*WHAT IS NEEDED:* Pull out each line of the data that contains the word "nearer". Letter case must match.

*SUPPLIED MATERIAL:*

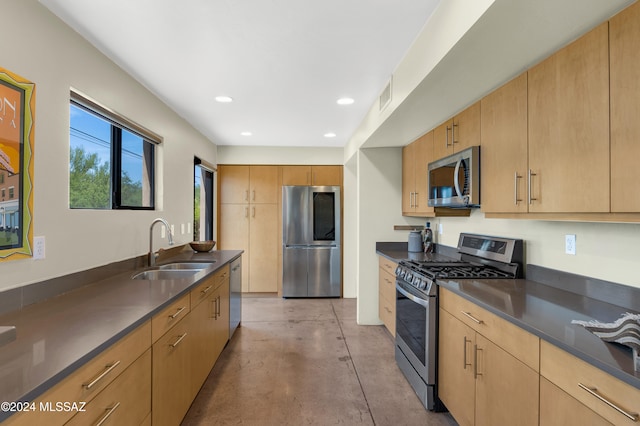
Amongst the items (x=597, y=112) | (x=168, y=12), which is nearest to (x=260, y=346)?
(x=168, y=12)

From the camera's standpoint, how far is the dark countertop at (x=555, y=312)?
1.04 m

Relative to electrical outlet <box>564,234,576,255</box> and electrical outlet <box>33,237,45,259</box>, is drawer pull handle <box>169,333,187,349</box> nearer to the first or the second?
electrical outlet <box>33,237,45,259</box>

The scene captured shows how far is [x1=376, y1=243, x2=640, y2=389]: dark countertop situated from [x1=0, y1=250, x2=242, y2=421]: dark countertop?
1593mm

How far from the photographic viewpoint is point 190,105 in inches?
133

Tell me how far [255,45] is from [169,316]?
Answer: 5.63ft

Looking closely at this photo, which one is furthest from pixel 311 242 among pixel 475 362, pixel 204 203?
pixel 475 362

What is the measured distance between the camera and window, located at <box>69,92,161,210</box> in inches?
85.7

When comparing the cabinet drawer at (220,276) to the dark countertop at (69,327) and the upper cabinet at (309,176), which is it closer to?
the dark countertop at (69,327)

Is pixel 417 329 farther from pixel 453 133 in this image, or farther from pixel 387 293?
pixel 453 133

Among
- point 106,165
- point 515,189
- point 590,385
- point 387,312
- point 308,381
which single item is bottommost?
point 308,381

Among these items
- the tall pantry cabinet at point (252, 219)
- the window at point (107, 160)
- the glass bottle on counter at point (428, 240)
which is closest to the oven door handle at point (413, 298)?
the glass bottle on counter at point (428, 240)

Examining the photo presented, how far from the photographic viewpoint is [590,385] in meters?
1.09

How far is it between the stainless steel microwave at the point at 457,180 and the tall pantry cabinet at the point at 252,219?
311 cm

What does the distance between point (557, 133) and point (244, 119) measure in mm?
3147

--

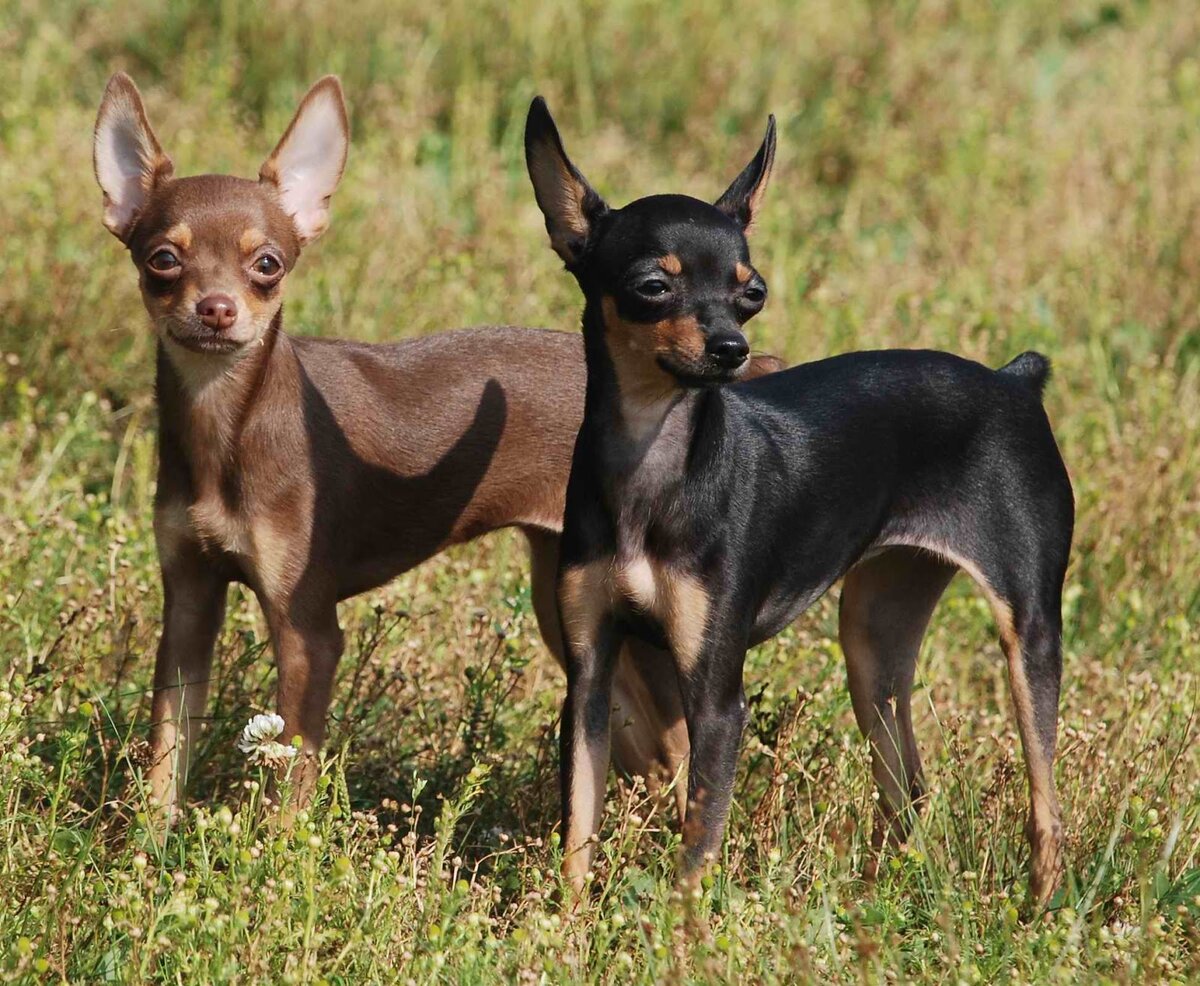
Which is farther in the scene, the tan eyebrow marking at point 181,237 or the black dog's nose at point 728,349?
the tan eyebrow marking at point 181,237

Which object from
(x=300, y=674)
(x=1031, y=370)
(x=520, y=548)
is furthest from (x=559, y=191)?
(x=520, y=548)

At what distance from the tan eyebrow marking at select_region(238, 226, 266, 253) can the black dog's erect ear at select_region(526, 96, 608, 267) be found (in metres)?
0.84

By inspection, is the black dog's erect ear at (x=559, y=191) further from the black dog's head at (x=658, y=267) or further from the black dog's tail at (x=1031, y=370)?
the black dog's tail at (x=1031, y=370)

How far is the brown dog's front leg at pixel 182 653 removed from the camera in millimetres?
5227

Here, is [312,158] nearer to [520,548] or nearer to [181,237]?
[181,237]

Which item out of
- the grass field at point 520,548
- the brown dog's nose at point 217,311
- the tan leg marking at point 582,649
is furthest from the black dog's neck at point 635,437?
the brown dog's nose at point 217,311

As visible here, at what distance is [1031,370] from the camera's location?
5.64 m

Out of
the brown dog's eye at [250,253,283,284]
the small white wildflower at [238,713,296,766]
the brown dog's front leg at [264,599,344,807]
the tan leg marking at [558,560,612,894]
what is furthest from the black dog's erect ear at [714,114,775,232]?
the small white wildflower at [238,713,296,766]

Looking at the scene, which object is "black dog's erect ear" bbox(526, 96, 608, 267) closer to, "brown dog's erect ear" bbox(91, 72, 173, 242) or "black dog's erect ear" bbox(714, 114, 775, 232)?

*THE RESPONSE:*
Relative to electrical outlet <box>564,234,576,255</box> and electrical outlet <box>33,237,45,259</box>, is drawer pull handle <box>169,333,187,349</box> nearer to the first or the second?
Here, is [312,158] nearer to [520,548] or nearer to [181,237]?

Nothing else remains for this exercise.